### TASK PROMPT
Your output must consist of the records printed verbatim, with the pictures excluded.

◇ ◇ ◇ ◇ ◇

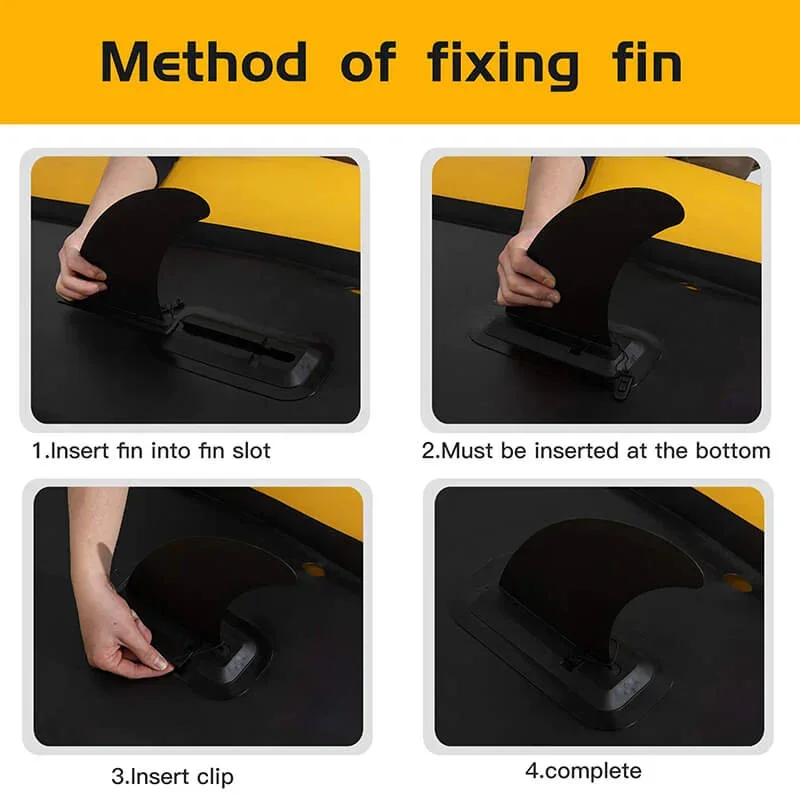 Method of fixing fin

1.Insert fin into fin slot

2.Must be inserted at the bottom

3.Insert clip

4.complete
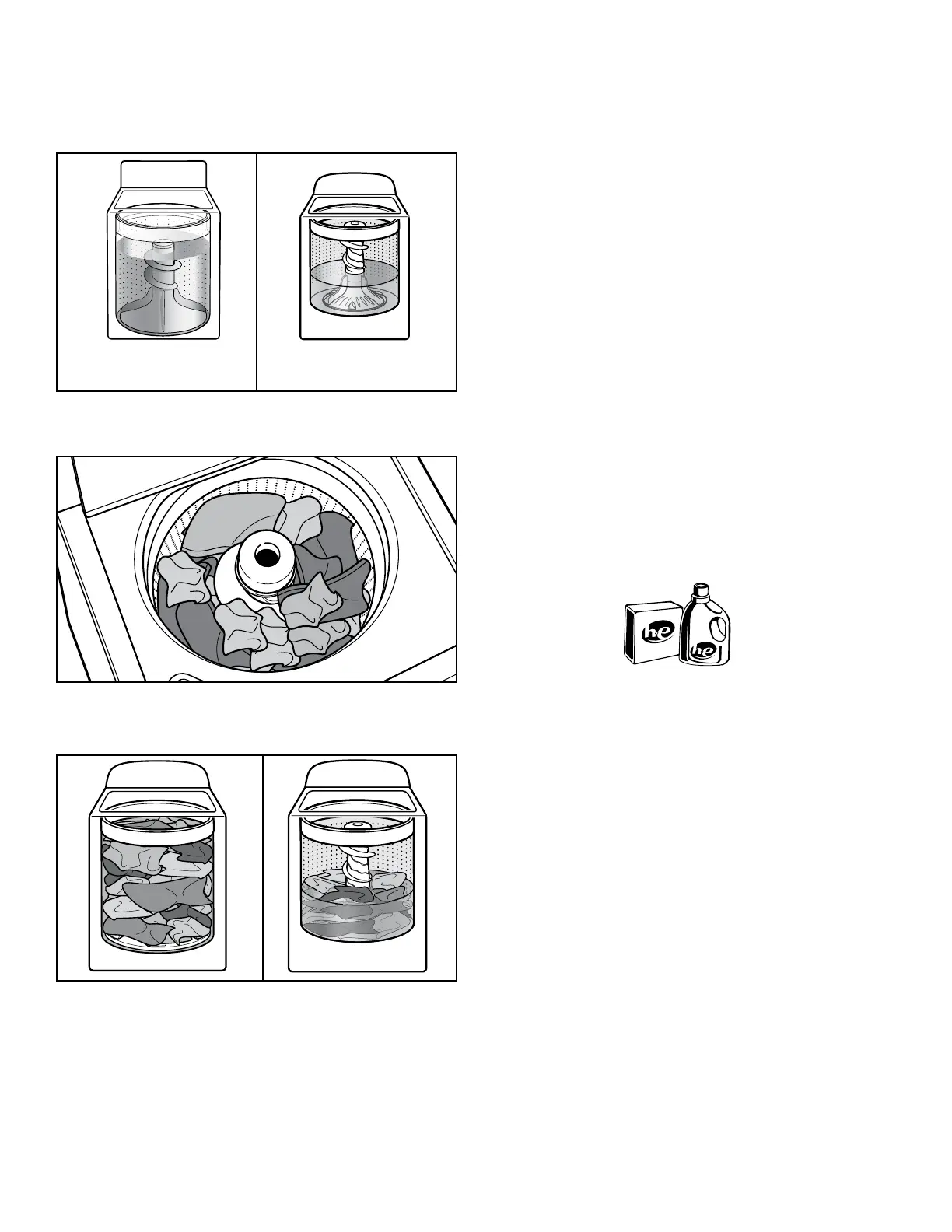 he

he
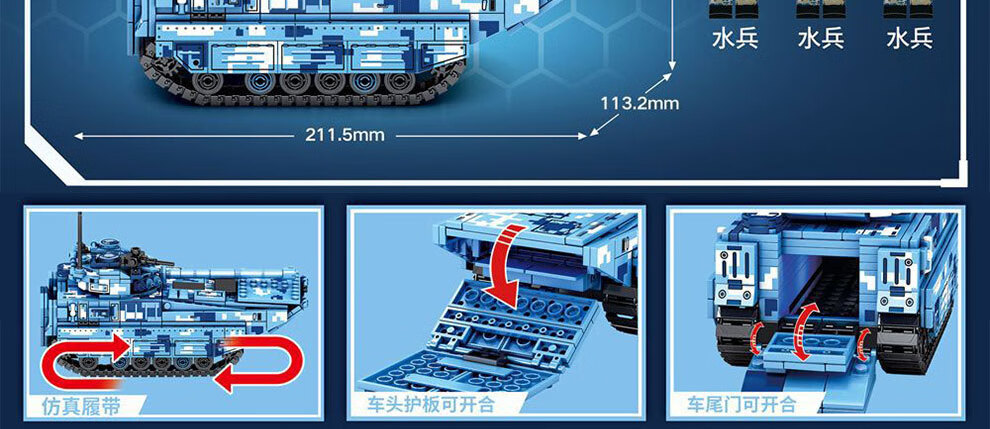 水兵 水兵 水兵

113.2mm

211.5mm

仿真履带

车头护板可开合

车尾门可开合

◇ ◇ ◇ ◇ ◇

### OUTPUT BELOW
 Method of fixing fin

1.Insert fin into fin slot

2.Must be inserted at the bottom

3.Insert clip

4.complete
 he

he
 水兵 水兵 水兵

113.2mm

211.5mm

仿真履带

车头护板可开合

车尾门可开合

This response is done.